Set down every record below exactly as written.

- _Data shown_

►

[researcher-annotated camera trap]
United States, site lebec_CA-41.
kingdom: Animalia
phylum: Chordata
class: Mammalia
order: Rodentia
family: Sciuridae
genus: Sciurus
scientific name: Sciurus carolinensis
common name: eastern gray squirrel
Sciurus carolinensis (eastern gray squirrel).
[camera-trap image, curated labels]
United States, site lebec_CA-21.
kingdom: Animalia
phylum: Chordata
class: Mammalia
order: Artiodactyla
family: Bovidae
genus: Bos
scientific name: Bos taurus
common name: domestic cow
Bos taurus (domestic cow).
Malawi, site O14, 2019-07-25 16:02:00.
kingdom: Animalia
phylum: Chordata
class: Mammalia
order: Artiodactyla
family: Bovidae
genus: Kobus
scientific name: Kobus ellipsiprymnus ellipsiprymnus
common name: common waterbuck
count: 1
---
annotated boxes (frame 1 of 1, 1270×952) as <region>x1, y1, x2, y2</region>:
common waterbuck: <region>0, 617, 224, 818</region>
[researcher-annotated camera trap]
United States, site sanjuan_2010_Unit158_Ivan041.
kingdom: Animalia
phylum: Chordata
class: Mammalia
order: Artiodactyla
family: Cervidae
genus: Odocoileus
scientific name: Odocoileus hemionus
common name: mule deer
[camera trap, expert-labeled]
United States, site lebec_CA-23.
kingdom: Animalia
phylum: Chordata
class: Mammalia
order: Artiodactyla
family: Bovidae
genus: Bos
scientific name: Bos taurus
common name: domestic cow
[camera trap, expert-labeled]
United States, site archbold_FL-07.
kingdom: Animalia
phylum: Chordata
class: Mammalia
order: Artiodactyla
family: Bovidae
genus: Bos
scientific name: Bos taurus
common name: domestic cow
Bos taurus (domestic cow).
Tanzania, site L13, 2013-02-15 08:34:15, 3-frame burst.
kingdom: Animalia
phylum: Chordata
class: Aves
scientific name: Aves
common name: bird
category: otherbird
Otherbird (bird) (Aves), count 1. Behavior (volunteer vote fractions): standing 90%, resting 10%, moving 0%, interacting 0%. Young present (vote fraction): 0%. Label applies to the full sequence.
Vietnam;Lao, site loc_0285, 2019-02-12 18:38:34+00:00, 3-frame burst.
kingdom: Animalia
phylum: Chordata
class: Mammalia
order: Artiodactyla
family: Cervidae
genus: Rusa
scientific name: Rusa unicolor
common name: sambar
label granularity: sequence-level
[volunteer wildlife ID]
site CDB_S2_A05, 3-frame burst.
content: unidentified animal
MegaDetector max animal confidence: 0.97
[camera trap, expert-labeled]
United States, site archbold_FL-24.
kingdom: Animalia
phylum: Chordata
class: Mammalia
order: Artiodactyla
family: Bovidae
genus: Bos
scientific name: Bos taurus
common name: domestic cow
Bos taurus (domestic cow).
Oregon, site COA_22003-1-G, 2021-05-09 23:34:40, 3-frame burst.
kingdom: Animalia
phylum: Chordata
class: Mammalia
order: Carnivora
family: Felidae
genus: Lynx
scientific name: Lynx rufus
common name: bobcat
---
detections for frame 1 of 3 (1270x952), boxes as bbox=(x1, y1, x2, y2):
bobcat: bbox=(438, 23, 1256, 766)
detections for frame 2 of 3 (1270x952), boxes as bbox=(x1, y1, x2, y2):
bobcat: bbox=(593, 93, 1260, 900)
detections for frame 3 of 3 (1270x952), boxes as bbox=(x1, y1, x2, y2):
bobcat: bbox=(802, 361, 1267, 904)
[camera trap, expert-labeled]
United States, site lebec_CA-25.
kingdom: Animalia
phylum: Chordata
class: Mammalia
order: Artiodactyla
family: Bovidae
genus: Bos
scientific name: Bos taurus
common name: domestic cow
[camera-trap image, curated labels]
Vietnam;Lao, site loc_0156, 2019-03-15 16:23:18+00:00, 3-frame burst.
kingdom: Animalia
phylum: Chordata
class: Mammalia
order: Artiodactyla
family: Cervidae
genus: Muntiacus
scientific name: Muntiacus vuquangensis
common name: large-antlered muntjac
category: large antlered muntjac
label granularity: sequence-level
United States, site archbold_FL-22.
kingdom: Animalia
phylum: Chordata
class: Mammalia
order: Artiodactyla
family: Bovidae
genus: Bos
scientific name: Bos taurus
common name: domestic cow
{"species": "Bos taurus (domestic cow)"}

◄

- _Response to the task_
[researcher-annotated camera trap]
United States, site lebec_CA-41.
kingdom: Animalia
phylum: Chordata
class: Mammalia
order: Rodentia
family: Sciuridae
genus: Sciurus
scientific name: Sciurus carolinensis
common name: eastern gray squirrel
Sciurus carolinensis (eastern gray squirrel).
[camera-trap image, curated labels]
United States, site lebec_CA-21.
kingdom: Animalia
phylum: Chordata
class: Mammalia
order: Artiodactyla
family: Bovidae
genus: Bos
scientific name: Bos taurus
common name: domestic cow
Bos taurus (domestic cow).
Malawi, site O14, 2019-07-25 16:02:00.
kingdom: Animalia
phylum: Chordata
class: Mammalia
order: Artiodactyla
family: Bovidae
genus: Kobus
scientific name: Kobus ellipsiprymnus ellipsiprymnus
common name: common waterbuck
count: 1
---
annotated boxes (frame 1 of 1, 1270×952) as <region>x1, y1, x2, y2</region>:
common waterbuck: <region>0, 617, 224, 818</region>
[researcher-annotated camera trap]
United States, site sanjuan_2010_Unit158_Ivan041.
kingdom: Animalia
phylum: Chordata
class: Mammalia
order: Artiodactyla
family: Cervidae
genus: Odocoileus
scientific name: Odocoileus hemionus
common name: mule deer
[camera trap, expert-labeled]
United States, site lebec_CA-23.
kingdom: Animalia
phylum: Chordata
class: Mammalia
order: Artiodactyla
family: Bovidae
genus: Bos
scientific name: Bos taurus
common name: domestic cow
[camera trap, expert-labeled]
United States, site archbold_FL-07.
kingdom: Animalia
phylum: Chordata
class: Mammalia
order: Artiodactyla
family: Bovidae
genus: Bos
scientific name: Bos taurus
common name: domestic cow
Bos taurus (domestic cow).
Tanzania, site L13, 2013-02-15 08:34:15, 3-frame burst.
kingdom: Animalia
phylum: Chordata
class: Aves
scientific name: Aves
common name: bird
category: otherbird
Otherbird (bird) (Aves), count 1. Behavior (volunteer vote fractions): standing 90%, resting 10%, moving 0%, interacting 0%. Young present (vote fraction): 0%. Label applies to the full sequence.
Vietnam;Lao, site loc_0285, 2019-02-12 18:38:34+00:00, 3-frame burst.
kingdom: Animalia
phylum: Chordata
class: Mammalia
order: Artiodactyla
family: Cervidae
genus: Rusa
scientific name: Rusa unicolor
common name: sambar
label granularity: sequence-level
[volunteer wildlife ID]
site CDB_S2_A05, 3-frame burst.
content: unidentified animal
MegaDetector max animal confidence: 0.97
[camera trap, expert-labeled]
United States, site archbold_FL-24.
kingdom: Animalia
phylum: Chordata
class: Mammalia
order: Artiodactyla
family: Bovidae
genus: Bos
scientific name: Bos taurus
common name: domestic cow
Bos taurus (domestic cow).
Oregon, site COA_22003-1-G, 2021-05-09 23:34:40, 3-frame burst.
kingdom: Animalia
phylum: Chordata
class: Mammalia
order: Carnivora
family: Felidae
genus: Lynx
scientific name: Lynx rufus
common name: bobcat
---
detections for frame 1 of 3 (1270x952), boxes as bbox=(x1, y1, x2, y2):
bobcat: bbox=(438, 23, 1256, 766)
detections for frame 2 of 3 (1270x952), boxes as bbox=(x1, y1, x2, y2):
bobcat: bbox=(593, 93, 1260, 900)
detections for frame 3 of 3 (1270x952), boxes as bbox=(x1, y1, x2, y2):
bobcat: bbox=(802, 361, 1267, 904)
[camera trap, expert-labeled]
United States, site lebec_CA-25.
kingdom: Animalia
phylum: Chordata
class: Mammalia
order: Artiodactyla
family: Bovidae
genus: Bos
scientific name: Bos taurus
common name: domestic cow
[camera-trap image, curated labels]
Vietnam;Lao, site loc_0156, 2019-03-15 16:23:18+00:00, 3-frame burst.
kingdom: Animalia
phylum: Chordata
class: Mammalia
order: Artiodactyla
family: Cervidae
genus: Muntiacus
scientific name: Muntiacus vuquangensis
common name: large-antlered muntjac
category: large antlered muntjac
label granularity: sequence-level
United States, site archbold_FL-22.
kingdom: Animalia
phylum: Chordata
class: Mammalia
order: Artiodactyla
family: Bovidae
genus: Bos
scientific name: Bos taurus
common name: domestic cow
{"species": "Bos taurus (domestic cow)"}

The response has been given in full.